Scene geometry questions:
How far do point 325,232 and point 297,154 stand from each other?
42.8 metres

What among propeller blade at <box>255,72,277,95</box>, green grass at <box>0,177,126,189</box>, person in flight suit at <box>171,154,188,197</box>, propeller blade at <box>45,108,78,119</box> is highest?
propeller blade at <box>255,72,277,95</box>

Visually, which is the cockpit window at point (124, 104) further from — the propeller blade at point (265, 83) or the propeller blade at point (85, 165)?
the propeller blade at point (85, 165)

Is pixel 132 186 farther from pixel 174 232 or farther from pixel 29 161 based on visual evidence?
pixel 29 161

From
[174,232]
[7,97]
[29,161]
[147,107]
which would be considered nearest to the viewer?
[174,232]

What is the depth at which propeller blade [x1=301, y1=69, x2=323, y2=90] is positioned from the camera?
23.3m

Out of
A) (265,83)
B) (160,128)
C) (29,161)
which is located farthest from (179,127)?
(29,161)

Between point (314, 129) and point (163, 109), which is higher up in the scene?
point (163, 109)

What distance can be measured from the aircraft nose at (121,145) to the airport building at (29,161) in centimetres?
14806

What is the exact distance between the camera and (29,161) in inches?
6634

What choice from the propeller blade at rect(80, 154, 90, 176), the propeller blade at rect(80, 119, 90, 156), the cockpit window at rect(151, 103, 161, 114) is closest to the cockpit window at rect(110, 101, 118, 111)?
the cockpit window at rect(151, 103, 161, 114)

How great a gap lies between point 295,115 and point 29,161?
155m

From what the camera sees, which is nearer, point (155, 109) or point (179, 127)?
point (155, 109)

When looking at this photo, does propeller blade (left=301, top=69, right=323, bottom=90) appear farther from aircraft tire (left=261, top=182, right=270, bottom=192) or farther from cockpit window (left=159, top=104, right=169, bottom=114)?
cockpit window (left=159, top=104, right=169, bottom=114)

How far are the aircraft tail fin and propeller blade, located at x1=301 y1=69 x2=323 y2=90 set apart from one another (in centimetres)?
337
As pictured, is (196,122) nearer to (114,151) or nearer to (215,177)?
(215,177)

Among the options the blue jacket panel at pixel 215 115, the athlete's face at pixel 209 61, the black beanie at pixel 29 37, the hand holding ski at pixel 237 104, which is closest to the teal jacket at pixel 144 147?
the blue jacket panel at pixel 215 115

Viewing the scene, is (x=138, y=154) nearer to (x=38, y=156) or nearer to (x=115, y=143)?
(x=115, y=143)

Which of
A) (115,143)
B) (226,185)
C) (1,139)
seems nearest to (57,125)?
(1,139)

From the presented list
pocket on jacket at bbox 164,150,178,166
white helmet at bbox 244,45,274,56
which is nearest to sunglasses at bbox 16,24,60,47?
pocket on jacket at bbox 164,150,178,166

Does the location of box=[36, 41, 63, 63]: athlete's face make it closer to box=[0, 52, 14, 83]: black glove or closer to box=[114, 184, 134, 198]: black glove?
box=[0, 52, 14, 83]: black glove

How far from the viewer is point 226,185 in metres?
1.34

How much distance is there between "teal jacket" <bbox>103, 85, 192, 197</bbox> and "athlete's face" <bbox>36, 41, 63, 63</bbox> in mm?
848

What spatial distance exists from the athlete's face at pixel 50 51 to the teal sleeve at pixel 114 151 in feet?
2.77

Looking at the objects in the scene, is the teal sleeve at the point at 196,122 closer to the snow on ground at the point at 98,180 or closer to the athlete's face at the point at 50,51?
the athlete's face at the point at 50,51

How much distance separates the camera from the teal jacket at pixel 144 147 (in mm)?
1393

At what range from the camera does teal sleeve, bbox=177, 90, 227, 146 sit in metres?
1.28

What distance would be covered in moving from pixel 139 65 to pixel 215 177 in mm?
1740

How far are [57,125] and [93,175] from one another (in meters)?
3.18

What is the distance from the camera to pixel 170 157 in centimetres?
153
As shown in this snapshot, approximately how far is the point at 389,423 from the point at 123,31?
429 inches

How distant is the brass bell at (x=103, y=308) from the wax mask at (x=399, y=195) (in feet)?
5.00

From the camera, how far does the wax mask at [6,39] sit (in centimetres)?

> _Task to complete_: Print all of the records above again, word for word and in the same order.

> _Solution to this problem_:
How far do point 325,232 and point 297,154 stand from each other?
42.8 metres

What among propeller blade at <box>255,72,277,95</box>, green grass at <box>0,177,126,189</box>, person in flight suit at <box>171,154,188,197</box>, propeller blade at <box>45,108,78,119</box> is highest?
propeller blade at <box>255,72,277,95</box>

Visually, which is the cockpit window at point (124, 104) further from — the propeller blade at point (265, 83) or the propeller blade at point (85, 165)?
the propeller blade at point (85, 165)

Is pixel 132 186 farther from pixel 174 232 or farther from pixel 29 161 based on visual evidence?
pixel 29 161

From
[174,232]
[7,97]
[29,161]
[147,107]
which would be considered nearest to the viewer?
[174,232]

What is the depth at which propeller blade [x1=301, y1=69, x2=323, y2=90] is positioned from the camera?
23.3m

Out of
A) (265,83)
B) (160,128)
C) (29,161)
which is located farthest from (179,127)?
(29,161)

Between point (314, 129) and point (163, 109), which is higher up in the scene?
point (163, 109)

What distance can be measured from the aircraft nose at (121,145) to the airport building at (29,161) in centimetres?
14806

What is the exact distance between the camera and (29,161) in inches?
6634

What choice from the propeller blade at rect(80, 154, 90, 176), the propeller blade at rect(80, 119, 90, 156), the cockpit window at rect(151, 103, 161, 114) is closest to the cockpit window at rect(110, 101, 118, 111)?
the cockpit window at rect(151, 103, 161, 114)

How great a gap lies between point 295,115 and point 29,161?
155m

From what the camera sees, which is nearer, point (155, 109) or point (179, 127)?
point (155, 109)

When looking at this photo, does propeller blade (left=301, top=69, right=323, bottom=90) appear farther from aircraft tire (left=261, top=182, right=270, bottom=192) or farther from cockpit window (left=159, top=104, right=169, bottom=114)?
cockpit window (left=159, top=104, right=169, bottom=114)

How far are the aircraft tail fin and propeller blade, located at x1=301 y1=69 x2=323 y2=90 set apart from one another (in centimetres)?
337
As pictured, is (196,122) nearer to (114,151) or nearer to (215,177)?
(215,177)

Among the options the blue jacket panel at pixel 215 115, the athlete's face at pixel 209 61, the black beanie at pixel 29 37, the hand holding ski at pixel 237 104, which is closest to the teal jacket at pixel 144 147?
the blue jacket panel at pixel 215 115

Viewing the scene, is (x=138, y=154) nearer to (x=38, y=156) or nearer to (x=115, y=143)?
(x=115, y=143)

Which of
A) (115,143)
B) (226,185)
C) (1,139)
seems nearest to (57,125)?
(1,139)

From the presented list
pocket on jacket at bbox 164,150,178,166
white helmet at bbox 244,45,274,56
which is nearest to sunglasses at bbox 16,24,60,47?
pocket on jacket at bbox 164,150,178,166

Does the location of box=[36, 41, 63, 63]: athlete's face make it closer to box=[0, 52, 14, 83]: black glove or closer to box=[114, 184, 134, 198]: black glove?
box=[0, 52, 14, 83]: black glove

How far from the viewer is point 226,185 in metres?
1.34

How much distance is there between "teal jacket" <bbox>103, 85, 192, 197</bbox> and "athlete's face" <bbox>36, 41, 63, 63</bbox> in mm?
848

What spatial distance exists from the athlete's face at pixel 50 51 to the teal sleeve at pixel 114 151 in feet?
2.77

Looking at the objects in the scene, is the teal sleeve at the point at 196,122 closer to the snow on ground at the point at 98,180 or closer to the athlete's face at the point at 50,51?
the athlete's face at the point at 50,51

How much distance separates the camera from the teal jacket at pixel 144 147 (in mm)?
1393

At what range from the camera does teal sleeve, bbox=177, 90, 227, 146 sit in metres?
1.28

What distance would be covered in moving from pixel 139 65 to pixel 215 177 in mm?
1740

How far are [57,125] and [93,175] from one another (in meters)?
3.18

What is the distance from the camera to pixel 170 157 in centimetres?
153
As shown in this snapshot, approximately how far is the point at 389,423 from the point at 123,31?
429 inches

How distant is the brass bell at (x=103, y=308) from the wax mask at (x=399, y=195) (in feet)?
5.00

From the camera, how far does the wax mask at [6,39] sit (in centimetres)?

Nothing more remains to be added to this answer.